ACTE II - Scène III
BÉLISE, ENTRANT DOUCEMENT, ET ÉCOUTANT ; CHRYSALE, ARISTE.
ARISTE
Clitandre auprès de vous me fait son interprète,
Et son cœur est épris des grâces d'Henriette.
CHRYSALE
Quoi ! de ma fille ?
ARISTE
Oui ; Clitandre en est charmé,
Et je ne vis jamais amant plus enflammé.
BÉLISE
Non, non ; je vous entends. Vous ignorez l'histoire,
Et l'affaire n'est pas ce que vous pouvez croire.
ARISTE
Comment, ma sœur ?
BÉLISE
Clitandre abuse vos esprits ;
Et c'est d'un autre objet que son cœur est épris.
ARISTE
Vous raillez. Ce n'est pas Henriette qu'il aime ?
BÉLISE
Non ; j'en suis assurée.
ARISTE
Il me l'a dit lui-même.
BÉLISE
Hé ! oui.
ARISTE
Vous me voyez, ma sœur, chargé par lui
D'en faire la demande à son père aujourd'hui.
BÉLISE
Fort bien.
ARISTE
Et son amour même m'a fait instance
De presser les moments d'une telle alliance.
BÉLISE
Encor mieux. On ne peut tromper plus galamment.
Henriette entre nous est un amusement,
Un voile ingénieux, un prétexte, mon frère,
À couvrir d'autres feux dont je sais le mystère ;
Et je veux bien, tous deux, vous mettre hors d'erreur.
ARISTE
Mais puisque vous savez tant de choses, ma sœur,
Dites-nous, s'il vous plait, cet autre objet qu'il aime.
BÉLISE
Vous le voulez savoir ?
ARISTE
Oui. Quoi ?
BÉLISE
Moi.
ARISTE
Vous ?
BÉLISE
Moi-même.
ARISTE
Hai, ma sœur !
BÉLISE
Qu'est-ce donc que veut dire ce hai ?
Et qu'a de surprenant le discours que je fais ?

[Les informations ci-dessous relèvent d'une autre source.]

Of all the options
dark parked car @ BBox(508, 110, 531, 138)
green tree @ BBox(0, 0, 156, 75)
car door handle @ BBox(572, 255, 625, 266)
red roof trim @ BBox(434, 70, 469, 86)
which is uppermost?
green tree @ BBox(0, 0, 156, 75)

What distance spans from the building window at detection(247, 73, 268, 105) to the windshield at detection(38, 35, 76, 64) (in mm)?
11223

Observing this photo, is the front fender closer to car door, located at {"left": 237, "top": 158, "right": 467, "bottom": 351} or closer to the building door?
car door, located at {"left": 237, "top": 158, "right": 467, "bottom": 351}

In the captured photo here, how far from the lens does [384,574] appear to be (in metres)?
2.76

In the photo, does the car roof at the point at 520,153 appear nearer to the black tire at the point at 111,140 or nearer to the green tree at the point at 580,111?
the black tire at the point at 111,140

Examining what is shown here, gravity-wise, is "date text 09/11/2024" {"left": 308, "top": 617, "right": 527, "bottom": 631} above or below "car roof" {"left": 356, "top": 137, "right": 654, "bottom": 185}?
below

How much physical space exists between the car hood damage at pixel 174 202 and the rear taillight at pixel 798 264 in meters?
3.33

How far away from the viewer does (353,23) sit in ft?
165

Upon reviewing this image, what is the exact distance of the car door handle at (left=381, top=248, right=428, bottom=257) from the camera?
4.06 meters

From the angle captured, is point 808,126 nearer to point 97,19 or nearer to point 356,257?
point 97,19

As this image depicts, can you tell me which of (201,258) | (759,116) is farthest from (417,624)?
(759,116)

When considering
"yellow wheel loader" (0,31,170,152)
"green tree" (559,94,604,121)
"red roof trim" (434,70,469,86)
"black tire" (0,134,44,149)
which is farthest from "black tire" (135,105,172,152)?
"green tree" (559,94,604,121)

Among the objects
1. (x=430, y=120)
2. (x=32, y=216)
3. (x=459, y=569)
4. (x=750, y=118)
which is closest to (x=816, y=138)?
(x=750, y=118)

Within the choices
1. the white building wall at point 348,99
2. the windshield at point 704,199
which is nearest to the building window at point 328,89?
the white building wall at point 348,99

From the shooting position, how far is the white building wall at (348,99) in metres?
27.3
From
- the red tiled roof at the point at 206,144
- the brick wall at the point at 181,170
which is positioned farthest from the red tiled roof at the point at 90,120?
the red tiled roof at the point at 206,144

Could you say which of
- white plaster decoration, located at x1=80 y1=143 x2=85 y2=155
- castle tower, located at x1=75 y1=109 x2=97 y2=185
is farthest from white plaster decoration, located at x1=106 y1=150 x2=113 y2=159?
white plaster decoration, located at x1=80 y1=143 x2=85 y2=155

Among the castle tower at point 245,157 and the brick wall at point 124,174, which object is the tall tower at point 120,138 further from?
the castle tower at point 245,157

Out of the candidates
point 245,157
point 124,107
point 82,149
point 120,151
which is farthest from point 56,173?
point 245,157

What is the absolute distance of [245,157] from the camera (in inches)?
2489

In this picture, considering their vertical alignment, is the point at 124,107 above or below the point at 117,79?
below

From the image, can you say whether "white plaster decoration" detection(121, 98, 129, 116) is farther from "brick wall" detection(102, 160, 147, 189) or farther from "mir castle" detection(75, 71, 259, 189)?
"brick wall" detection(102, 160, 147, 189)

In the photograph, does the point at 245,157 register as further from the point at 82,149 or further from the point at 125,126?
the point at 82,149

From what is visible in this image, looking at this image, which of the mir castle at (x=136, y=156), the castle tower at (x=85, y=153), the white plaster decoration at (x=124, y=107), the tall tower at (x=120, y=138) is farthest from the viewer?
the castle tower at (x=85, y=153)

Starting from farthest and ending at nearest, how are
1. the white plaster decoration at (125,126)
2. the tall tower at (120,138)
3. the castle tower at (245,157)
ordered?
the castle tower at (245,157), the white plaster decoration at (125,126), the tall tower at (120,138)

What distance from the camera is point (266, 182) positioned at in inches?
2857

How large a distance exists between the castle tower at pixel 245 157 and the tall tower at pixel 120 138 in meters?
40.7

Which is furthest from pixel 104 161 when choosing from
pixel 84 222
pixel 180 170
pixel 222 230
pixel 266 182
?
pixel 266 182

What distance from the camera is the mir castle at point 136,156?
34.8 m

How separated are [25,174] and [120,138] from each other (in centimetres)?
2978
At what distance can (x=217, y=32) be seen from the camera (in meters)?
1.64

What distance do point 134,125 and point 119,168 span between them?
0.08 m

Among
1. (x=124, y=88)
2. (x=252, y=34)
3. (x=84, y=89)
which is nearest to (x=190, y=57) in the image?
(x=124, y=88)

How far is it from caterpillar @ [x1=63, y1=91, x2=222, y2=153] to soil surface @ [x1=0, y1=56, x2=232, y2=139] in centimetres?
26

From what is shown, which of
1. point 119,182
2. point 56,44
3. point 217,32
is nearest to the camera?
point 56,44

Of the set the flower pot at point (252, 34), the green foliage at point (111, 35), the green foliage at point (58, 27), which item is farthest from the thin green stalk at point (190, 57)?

On est faite d'un air, je pense, à pouvoir dire
Qu'on n'a pas pour un cœur soumis à son empire ;
Et Dorante, Damis, Cléonte, et Lycidas,
Peuvent bien faire voir qu'on a quelques appas.
ARISTE
Ces gens vous aiment ?
BÉLISE
Oui, de toute leur puissance.
ARISTE
Ils vous l'ont dit ?
BÉLISE
Aucun n'a pris cette licence,
Ils m'ont su révérer si fort jusqu'à ce jour,
Qu'ils ne m'ont jamais dit un mot de leur amour.
Mais pour m'offrir leur cœur et vouer leur service,
Les muets truchements ont tous fait leur office.
ARISTE
On ne voit presque point céans venir Damis.
BÉLISE
C'est pour me faire voir un respect plus soumis.
ARISTE
De mots piquants, partout, Dorante vous outrage.
BÉLISE
Ce sont emportements d'une jalouse rage.
ARISTE
Cléonte et Lycidas ont pris femme tous deux.
BÉLISE
C'est par un désespoir où j'ai réduit leurs feux.
ARISTE
Ma foi, ma chère sœur, vision toute claire.
CHRYSALE (à Bélise.)
De ces chimères-là vous devez vous défaire.
BÉLISE
Ah ! chimères ! ce sont des chimères, dit-on.
Chimères, moi ! Vraiment, chimères est fort bon !
Je me réjouis fort de chimères, mes frères ;
Et je ne savais pas que j'eusse des chimères.